Training of custom quantum feed-forward model giving RuntimeError: Trying to backward through the graph a second time (or directly access saved variables after they have already been freed)

Hi, I’ve written a custom ML model (a quantum circuit), however when it comes to training I am getting the following error:

RuntimeError: Trying to backward through the graph a second time (or directly access saved variables after they have already been freed). Saved intermediate values of the graph are freed when you call .backward() or autograd.grad(). Specify retain_graph=True if you need to backward through the graph a second time or if you need to access saved variables after calling backward.

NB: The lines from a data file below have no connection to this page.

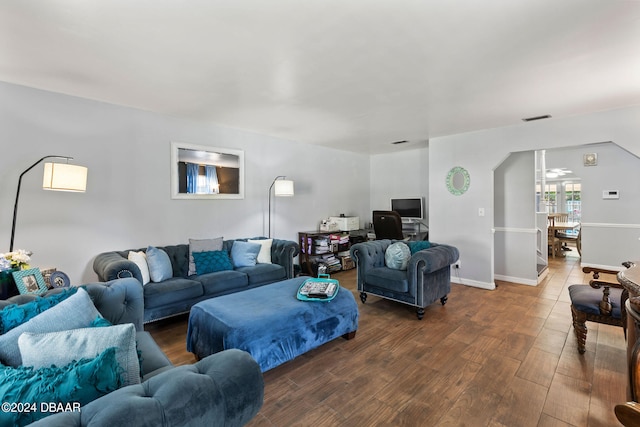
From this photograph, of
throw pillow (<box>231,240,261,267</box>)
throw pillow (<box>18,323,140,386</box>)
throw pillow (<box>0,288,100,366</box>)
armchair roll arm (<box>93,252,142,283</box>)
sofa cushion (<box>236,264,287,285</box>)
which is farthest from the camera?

It arises during the second epoch suggesting some part of the graph is being carried over when it shouldn’t be(?). Previous discussions seem to all focus on RNNs and the hidden state needing to be detached from its history. I assume I need to do something similar here but detaching state or output does not solve the error.

If anyone can fix or explain the error that would be greatly appreciated!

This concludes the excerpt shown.